---------- TEXT EXTRACT ----------

- - Thursday, November 4, 2010


This past week was both an interesting one and for the most part one that turned out I would say as expected.

I’m referring to both Election Day and the formal announcement of what many have come to call QE2, or Quantitative Easing Part 2, by the Federal Reserve. On the former, the Republican victory in the House was no surprise for anyone following both the polls and pundits prior to Election Day. Many knew the Senate was going to be more of a challenge, but the Republicans managed to narrow the gap considerably.

QE2, on the other hand, was largely expected to come in near $500 billion or more, and Federal Reserve Chairman Ben S. Bernanke did not disappoint, announcing that the Fed would buy $600 billion in government bonds by the middle of next year. As I discussed last week, this is the latest attempt by the Fed to breathe new life into a struggling U.S. economy.

Clearly, we are not out of the woods. If we were, as the argument goes, the above two events would not have been necessary. As the cheers and hurrahs fade, we still have to look at what is going on around us, and that points to what I can best describe as a mixed picture.

---------- DATA LINES ----------

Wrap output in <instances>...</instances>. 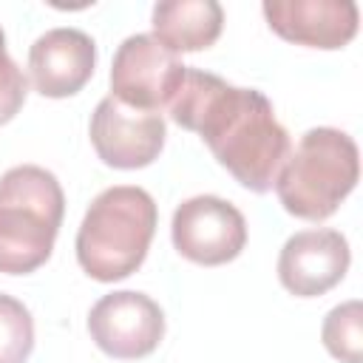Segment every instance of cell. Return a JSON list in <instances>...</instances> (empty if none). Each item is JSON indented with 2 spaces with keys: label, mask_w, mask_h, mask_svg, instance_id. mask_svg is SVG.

----------
---------- DATA LINES ----------

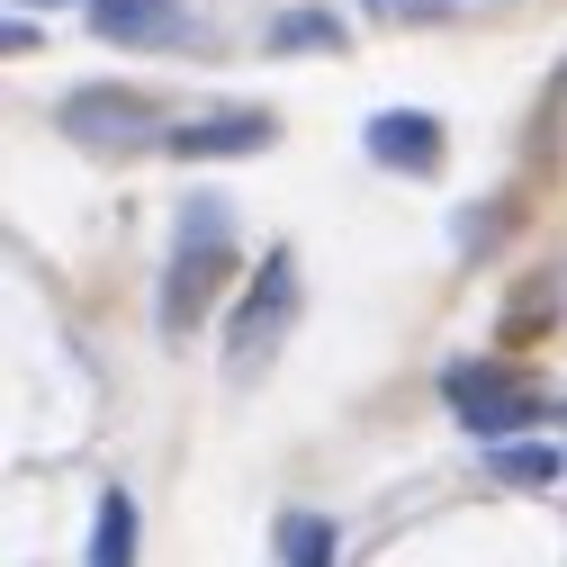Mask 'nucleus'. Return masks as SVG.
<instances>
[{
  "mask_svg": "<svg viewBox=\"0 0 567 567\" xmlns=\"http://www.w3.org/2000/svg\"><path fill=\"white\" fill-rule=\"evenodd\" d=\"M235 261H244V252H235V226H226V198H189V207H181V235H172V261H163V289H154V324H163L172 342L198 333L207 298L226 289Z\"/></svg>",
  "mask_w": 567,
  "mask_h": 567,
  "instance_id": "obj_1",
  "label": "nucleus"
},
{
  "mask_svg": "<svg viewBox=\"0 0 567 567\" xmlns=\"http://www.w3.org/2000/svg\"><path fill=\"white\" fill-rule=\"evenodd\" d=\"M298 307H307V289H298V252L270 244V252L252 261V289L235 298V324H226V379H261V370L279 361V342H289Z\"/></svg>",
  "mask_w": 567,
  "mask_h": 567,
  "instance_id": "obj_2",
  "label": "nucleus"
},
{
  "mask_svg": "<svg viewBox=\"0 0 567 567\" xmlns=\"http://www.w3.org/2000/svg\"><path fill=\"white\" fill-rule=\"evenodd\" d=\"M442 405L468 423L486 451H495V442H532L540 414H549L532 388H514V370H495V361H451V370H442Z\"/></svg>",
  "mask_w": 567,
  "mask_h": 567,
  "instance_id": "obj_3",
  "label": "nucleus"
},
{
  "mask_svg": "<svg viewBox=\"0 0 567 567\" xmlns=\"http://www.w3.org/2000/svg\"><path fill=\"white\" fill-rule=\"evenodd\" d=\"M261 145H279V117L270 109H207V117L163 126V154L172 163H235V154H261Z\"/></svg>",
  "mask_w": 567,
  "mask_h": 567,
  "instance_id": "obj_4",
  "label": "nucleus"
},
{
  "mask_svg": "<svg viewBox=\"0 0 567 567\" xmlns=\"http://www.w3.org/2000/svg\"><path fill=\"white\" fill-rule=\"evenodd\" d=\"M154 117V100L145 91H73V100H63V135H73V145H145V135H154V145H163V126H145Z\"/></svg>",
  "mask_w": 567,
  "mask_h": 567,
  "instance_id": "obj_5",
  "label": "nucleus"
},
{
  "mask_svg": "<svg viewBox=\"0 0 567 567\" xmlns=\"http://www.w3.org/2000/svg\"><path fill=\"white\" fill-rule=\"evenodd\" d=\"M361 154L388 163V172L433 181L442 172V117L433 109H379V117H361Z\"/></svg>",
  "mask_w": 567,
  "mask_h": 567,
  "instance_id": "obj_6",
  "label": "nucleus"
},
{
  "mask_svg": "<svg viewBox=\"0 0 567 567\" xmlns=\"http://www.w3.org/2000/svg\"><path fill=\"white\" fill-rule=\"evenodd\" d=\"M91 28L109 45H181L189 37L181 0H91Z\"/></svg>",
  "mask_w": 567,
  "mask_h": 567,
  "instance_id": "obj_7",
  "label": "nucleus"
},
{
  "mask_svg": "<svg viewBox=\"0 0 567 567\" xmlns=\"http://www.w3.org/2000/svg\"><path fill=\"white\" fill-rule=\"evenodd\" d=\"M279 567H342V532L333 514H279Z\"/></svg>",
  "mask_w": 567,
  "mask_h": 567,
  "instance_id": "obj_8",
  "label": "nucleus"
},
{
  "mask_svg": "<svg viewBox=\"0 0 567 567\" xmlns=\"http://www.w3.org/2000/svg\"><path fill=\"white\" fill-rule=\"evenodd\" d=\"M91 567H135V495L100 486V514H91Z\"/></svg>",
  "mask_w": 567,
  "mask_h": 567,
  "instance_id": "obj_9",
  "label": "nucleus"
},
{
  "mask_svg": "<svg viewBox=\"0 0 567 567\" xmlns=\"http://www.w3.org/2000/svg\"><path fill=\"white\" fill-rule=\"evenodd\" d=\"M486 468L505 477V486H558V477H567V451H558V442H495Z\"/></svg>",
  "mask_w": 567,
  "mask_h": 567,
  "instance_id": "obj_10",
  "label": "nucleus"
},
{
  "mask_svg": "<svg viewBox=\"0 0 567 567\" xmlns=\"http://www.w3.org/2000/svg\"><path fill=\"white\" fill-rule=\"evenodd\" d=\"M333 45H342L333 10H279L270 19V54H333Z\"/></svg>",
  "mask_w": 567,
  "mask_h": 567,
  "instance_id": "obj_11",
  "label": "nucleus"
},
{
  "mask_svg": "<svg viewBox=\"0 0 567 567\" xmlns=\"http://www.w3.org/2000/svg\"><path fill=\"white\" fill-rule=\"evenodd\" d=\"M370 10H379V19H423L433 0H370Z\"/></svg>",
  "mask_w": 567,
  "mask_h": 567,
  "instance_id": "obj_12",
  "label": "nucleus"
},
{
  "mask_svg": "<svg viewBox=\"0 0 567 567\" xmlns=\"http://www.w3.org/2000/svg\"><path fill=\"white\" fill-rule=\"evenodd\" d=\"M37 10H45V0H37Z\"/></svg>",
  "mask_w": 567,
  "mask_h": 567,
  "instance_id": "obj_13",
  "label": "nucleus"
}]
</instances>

----------

WHAT NEEDS TO BE DONE: Could you continue the commentary on Election Day and QE2 from above, starting right after its final sentence?

RESULT OF THIS TASK:
Earlier this week, the Organization for Economic Cooperation and Development (OECD) cut its 2011 growth forecasts. More specifically, the OECD reduced its outlook for the U.S. with the gross domestic product (GDP) and now projects the annual rate to grow in the range of 1.75 percent to 2.25 percent compared with the prior 3.2 percent. For all its 33 members, the OECD cut its 2011 GDP forecast to a range of 2 percent to 2.5 percent, from 2.8 percent. All was not doom and gloom at the OECD — its revisions still point to growth in 2011, and reading further in its forecast one finds that growth accelerating in 2012. For 2012, the group expects GDP growth in the OECD area to accelerate to 2.5 percent to 3.0 percent and for the U.S. economy it sees even better growth in 2012, with GDP forecast to grow between 2.75 percent and 3.25 percent.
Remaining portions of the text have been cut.